Selon la famille de l’imam Mahmoud Barro, il a été enlevé par des individus, le 31 mars dernier. Et ce, après avoir critiqué en langue Malinké au cours d’un prêche, une décision du pouvoir militaire dirigé par Ibrahim Traoré. La vidéo ayant été partagée sur sa page Facebook, le 27 mars 2026. Il s’agit d’un avant-projet de loi sur les pratiques religieuses.

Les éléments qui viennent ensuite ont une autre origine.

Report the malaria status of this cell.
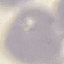

Uninfected.

Giemsa-stained preparation. Photographed with a smartphone camera at the microscope eyepiece. Cell patch, automatically extracted from a larger field of view and resized to 64 × 64 pixels. Thin blood smear.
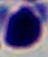 A white blood cell is shown. 1000x magnification. Micrograph.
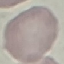
Summary:
  - Malaria status: uninfected
  - Preparation: thin smear
  - Capture: smartphone through the microscope eyepiece
  - Stain: Giemsa
  - Image type: cell patch, automatically extracted from a larger field of view and resized to 64 × 64 pixels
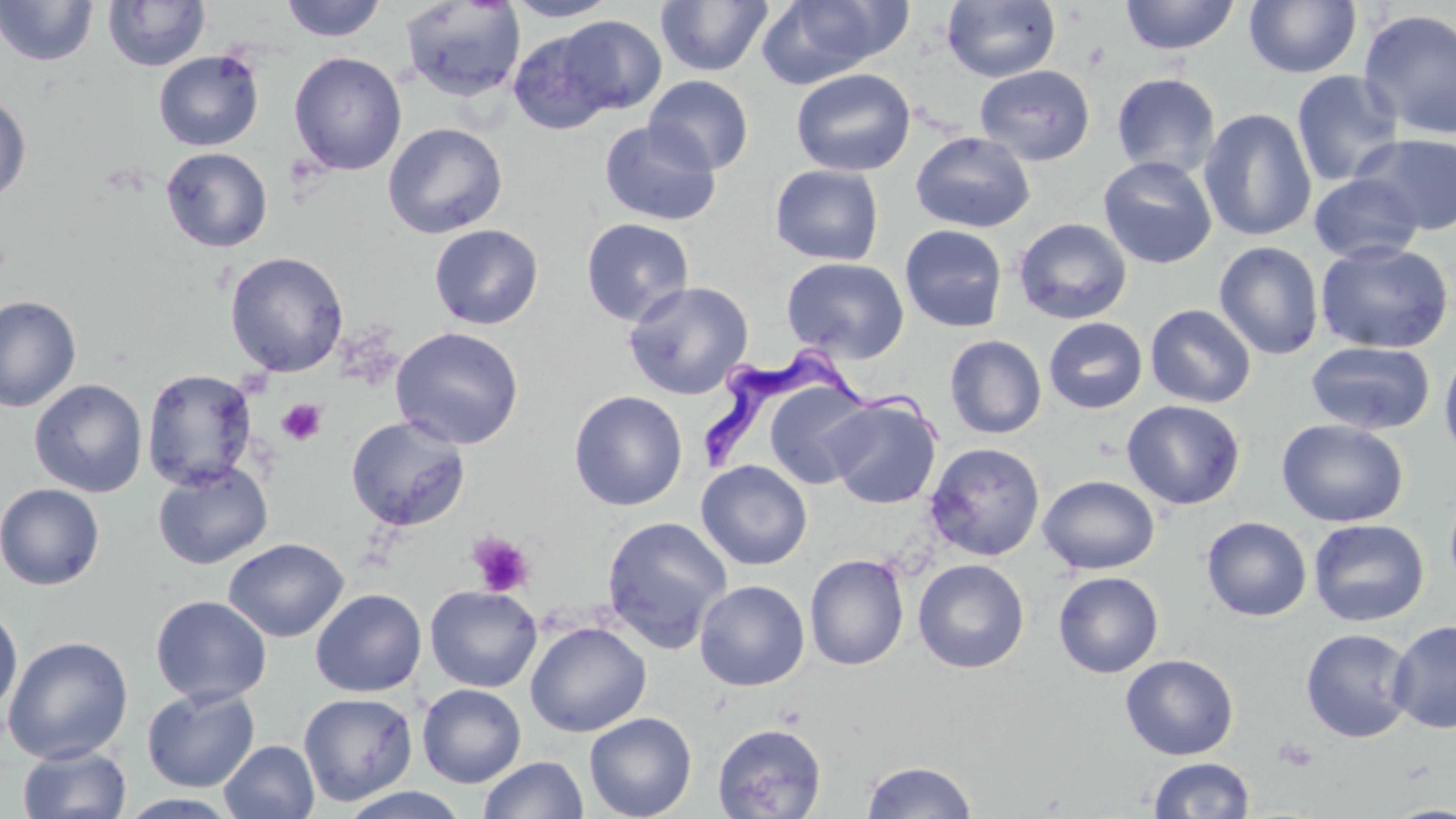

Summary:
  - Coordinate format: approximate bounding boxes as [x1, y1, x2, y2] in pixels
  - Platelet locations: [276, 399, 326, 446], [467, 531, 535, 598], [1274, 737, 1320, 772]
  - Uninfected red blood cell locations: [0, 0, 98, 66], [280, 0, 387, 42], [504, 0, 621, 22], [655, 0, 774, 77], [755, 0, 910, 87], [1120, 0, 1239, 55], [1244, 0, 1362, 78], [102, 1, 211, 71], [399, 1, 526, 102], [942, 1, 1060, 82], [1358, 8, 1456, 141], [555, 15, 667, 115], [508, 30, 614, 135], [153, 50, 265, 151], [288, 51, 407, 176], [974, 65, 1095, 166], [791, 68, 916, 177], [1290, 70, 1405, 187], [1111, 72, 1222, 178], [644, 75, 754, 175], [0, 91, 32, 207], [1198, 107, 1317, 242], [599, 120, 722, 226], [382, 122, 508, 238], [909, 131, 1035, 233], [1352, 132, 1456, 235], [161, 147, 273, 252], [1098, 156, 1218, 269], [769, 164, 884, 266], [1308, 172, 1424, 265], [1013, 217, 1132, 325], [581, 218, 695, 326], [428, 224, 544, 330], [899, 224, 1008, 332], [1214, 241, 1324, 360], [1315, 241, 1454, 354], [225, 251, 349, 377], [781, 256, 910, 363], [622, 280, 755, 399], [0, 295, 82, 413], [1145, 304, 1257, 408], [1043, 317, 1148, 414], [390, 325, 525, 449], [944, 334, 1047, 439], [1305, 340, 1435, 435], [1439, 347, 1456, 465], [142, 368, 258, 491], [29, 378, 147, 497], [763, 379, 876, 489], [568, 389, 688, 511], [824, 395, 942, 509], [1121, 399, 1246, 510], [345, 415, 471, 532], [1276, 418, 1409, 528], [924, 442, 1045, 561], [696, 460, 812, 571], [152, 462, 273, 569], [1037, 475, 1160, 574], [0, 482, 105, 590], [1444, 487, 1456, 595], [601, 515, 732, 652], [1200, 516, 1312, 622], [1308, 519, 1429, 627], [223, 537, 349, 642], [805, 554, 909, 670], [913, 558, 1030, 674], [1053, 571, 1164, 678], [694, 579, 810, 691], [425, 585, 542, 692], [310, 588, 427, 697], [151, 595, 272, 706], [0, 604, 23, 717], [1388, 619, 1456, 734], [525, 620, 652, 737], [1299, 627, 1416, 743], [2, 635, 134, 764], [1120, 654, 1239, 760], [417, 683, 526, 787], [141, 686, 260, 792], [298, 692, 417, 806], [584, 712, 697, 819], [712, 723, 827, 818], [219, 740, 320, 819], [17, 743, 132, 819], [478, 755, 587, 818], [1148, 757, 1255, 818], [862, 760, 977, 818], [333, 785, 474, 818]
  - Trypanosoma brucei locations: [696, 345, 944, 466]
  - Slide-level diagnosis: Trypanosoma brucei
  - Preparation: thin blood film
  - Stain: May-Grünwald-Giemsa
  - Modality: optical microscopy
  - Magnification: 1000x
  - Field of view: one of a larger specimen
  - Image size: 1456×819 pixels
Describe the morphology of the erythrocytes.
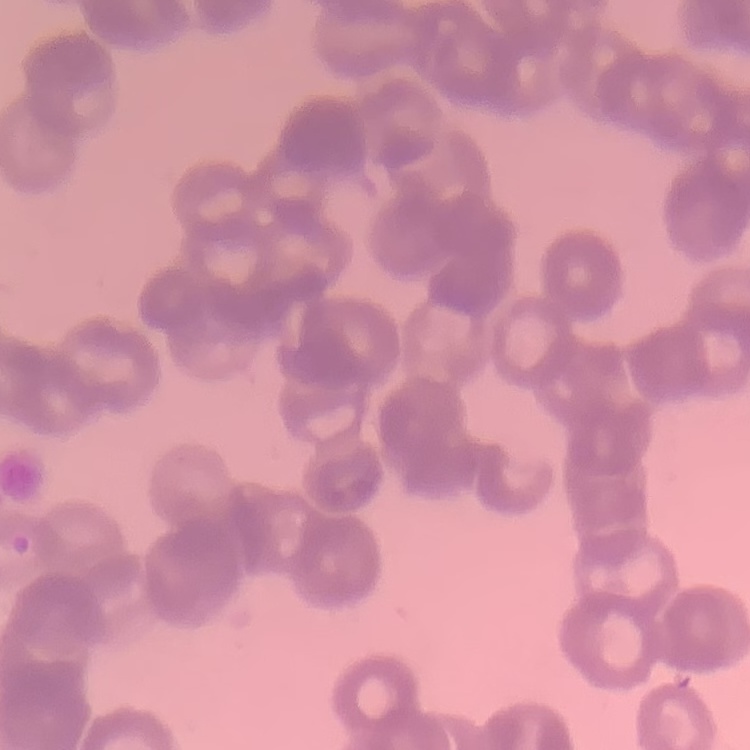
Rouleaux formation.

Thin peripheral smear. One tile cut from a larger photomicrograph. Stained with either Field's or Giemsa.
Report the malaria status of this cell.
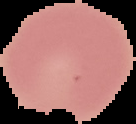
Uninfected.

Image is 136×124 pixels. Cell region segmented out of the field of view; the surrounding area is masked to black. From a thin blood smear.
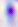
identification = Toxoplasma gondii
modality = micrograph
magnification = 400x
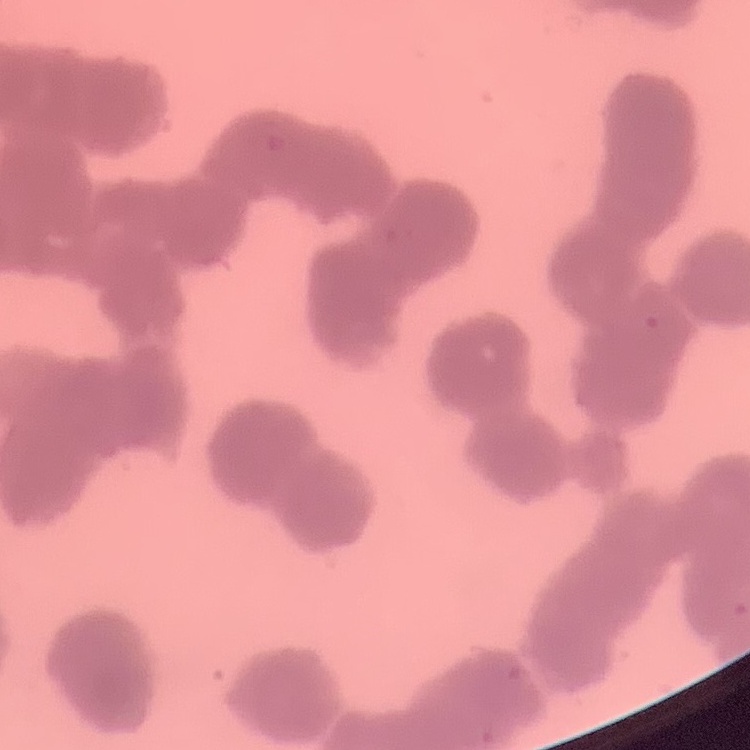
Summary:
  - Red blood cell morphology: rouleaux formation
  - Preparation: thin peripheral smear
  - Image type: one tile cut from a larger photomicrograph
  - Stain: Field's or Giemsa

Adopté courant mars 2026, ce texte de loi encadre l’implantation des lieux de culte dans les établissements publics.Le projet de loi en question prévoit de bannir tout lieu de culte des bâtiments de service public. À l'exception des établissements de santé, des prisons et des casernes. Cette loi met en place des sanctions contre les propos haineux et les nuisances liées à l’exercice du culte. L’imam Mahmoud Barro a soutenu que cette loi s'apparente à « une provocation qui risque de balayer tout le pouvoir ». Et surtout qu'il s'agit d'« une décision dirigée uniquement contre l’islam ». Mahmoud Barro a aussi endossé la responsabilité à Ibrahim Traoré dont, il est reconnu faisant partie des soutiens. Mahmoud Barro faisait l’apologie d’Ibrahim Traoré parfois durant ses prêches.
Pour rappel, Mahmoud Barro a été condamné en mars 2024 pour « outrage à magistrat ». Il avait été remis en liberté à la suite de pressions populaires en ce sens.